教育訓練用小型原子炉の試作について


 原子力平和利用研究費補助金による教育訓練用小型原子炉の試作については、本年2月16日付官報により民間から公募して審査を行ってきたが、さる6月17日開催の原子力委員会において、 (株)日立製作所および東京芝浦電気(株)から申請のあった原子炉2件を採用することに内定した。

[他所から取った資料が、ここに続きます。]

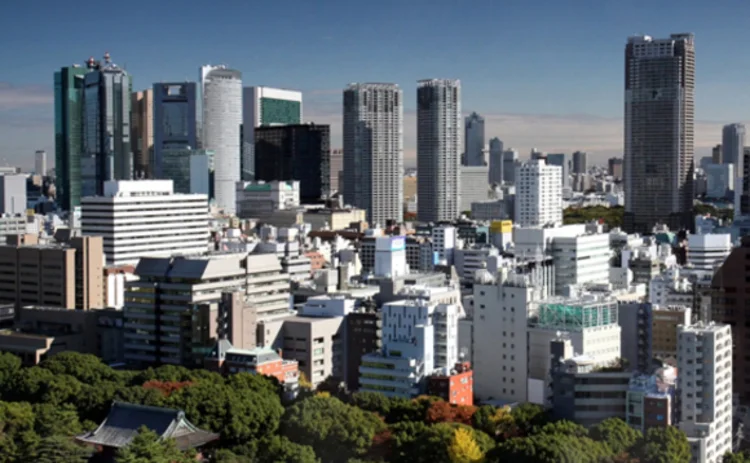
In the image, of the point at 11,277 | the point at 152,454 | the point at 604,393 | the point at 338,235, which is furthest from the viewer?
the point at 338,235

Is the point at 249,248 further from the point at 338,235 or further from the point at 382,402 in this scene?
the point at 382,402

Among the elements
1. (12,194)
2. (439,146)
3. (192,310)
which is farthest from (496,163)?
(192,310)

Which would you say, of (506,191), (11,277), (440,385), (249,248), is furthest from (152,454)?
(506,191)

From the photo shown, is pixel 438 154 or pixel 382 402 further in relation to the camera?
pixel 438 154

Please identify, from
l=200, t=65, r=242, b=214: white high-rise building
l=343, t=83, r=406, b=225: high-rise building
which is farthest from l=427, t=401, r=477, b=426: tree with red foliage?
l=200, t=65, r=242, b=214: white high-rise building

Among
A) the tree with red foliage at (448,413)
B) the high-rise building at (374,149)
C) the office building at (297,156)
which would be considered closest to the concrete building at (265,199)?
the high-rise building at (374,149)

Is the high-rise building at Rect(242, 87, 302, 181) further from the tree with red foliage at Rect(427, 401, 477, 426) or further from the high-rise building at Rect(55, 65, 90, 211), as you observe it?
the tree with red foliage at Rect(427, 401, 477, 426)

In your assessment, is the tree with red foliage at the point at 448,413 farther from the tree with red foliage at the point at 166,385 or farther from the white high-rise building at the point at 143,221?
the white high-rise building at the point at 143,221
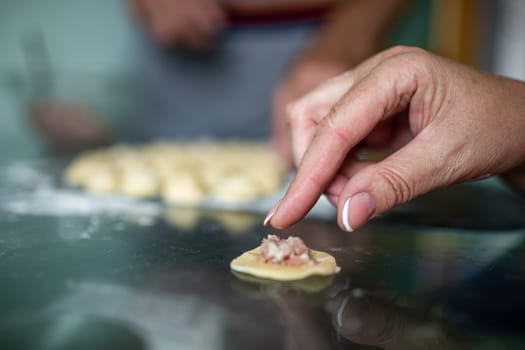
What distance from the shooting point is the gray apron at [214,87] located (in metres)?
2.69

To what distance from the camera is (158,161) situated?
181 centimetres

この原子炉はさらに原子力委員会原子炉安全審査専門部会でその安全性が確認された後、正式に補助金交付を決定する予定である。

 原子力開発の進展にともない、原子力技術者の需要が増加し、その養成訓練にとって教育訓練用の原子炉が必要とされ、かつ大学その他の研究機関において設置の希望が増加しつつある現在、同種原子炉の国産化は今後さらに動力炉の国産化を計る上にも促進されねばならない機運にあることの考慮のもとに補助金の交付を行い試作を行うこととなったものである。

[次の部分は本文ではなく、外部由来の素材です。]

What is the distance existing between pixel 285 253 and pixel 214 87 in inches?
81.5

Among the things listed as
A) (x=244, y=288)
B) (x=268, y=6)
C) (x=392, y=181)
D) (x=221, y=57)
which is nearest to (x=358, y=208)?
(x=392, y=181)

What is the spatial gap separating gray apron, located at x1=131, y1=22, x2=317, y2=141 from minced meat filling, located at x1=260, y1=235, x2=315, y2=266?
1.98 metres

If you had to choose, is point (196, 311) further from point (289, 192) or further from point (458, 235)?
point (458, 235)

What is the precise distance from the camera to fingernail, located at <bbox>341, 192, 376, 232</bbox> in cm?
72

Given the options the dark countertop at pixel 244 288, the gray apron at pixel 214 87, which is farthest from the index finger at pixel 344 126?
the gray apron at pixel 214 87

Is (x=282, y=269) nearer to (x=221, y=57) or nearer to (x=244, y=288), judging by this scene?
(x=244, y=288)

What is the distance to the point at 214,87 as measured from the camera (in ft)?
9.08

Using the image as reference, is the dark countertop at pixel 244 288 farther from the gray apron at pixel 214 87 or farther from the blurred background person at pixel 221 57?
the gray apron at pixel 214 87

 試作原子炉の仕様は、先進国における原子炉のうち、アルゴノート、トリガーII、 L-77、 AGN-201等の原子炉を対象として、これらの持つ特性を総合し、慎重なる比較検討を行い、大学などにおいて教育訓練用に使用する原子炉で、熱出力は10〜30kW、最大100kW以下とし、負温度係数をできうるかぎり大とする等自己制御が良く、誤操作によっても危険を生じないような安全装置を施したものであることを第一義とし、燃料要素もできるだけ国内加工によるという要望のもとに決定された。これらの要望と合わせて、補助金本来の使命である各部品の国産化の比率が高いこと、また外国製の原子炉にくらべて新味を有し、かつ自社あるいは大学等で教育訓練用に使用する見通しのあること等が審査の主体となった。

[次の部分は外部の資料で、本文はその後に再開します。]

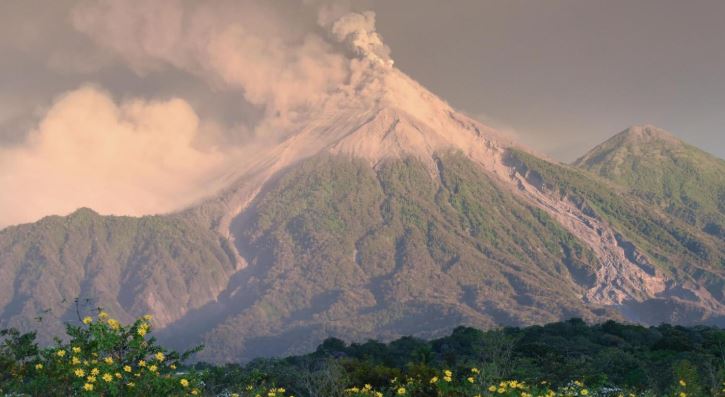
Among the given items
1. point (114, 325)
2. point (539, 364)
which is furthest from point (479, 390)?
point (539, 364)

 この教育訓練用小型原子炉の大要は別表のとおりであるが、おのおののおもな特長としては I は超過反応度が0.7%に押えてあるので比較的安全であること、II は燃料を国産する、可能な実験範囲が広い、中性子束が高い、強制循環であること等がみられる。製作期間はII が燃料を国産する関係で I よりは若干日時を要するものと思われる。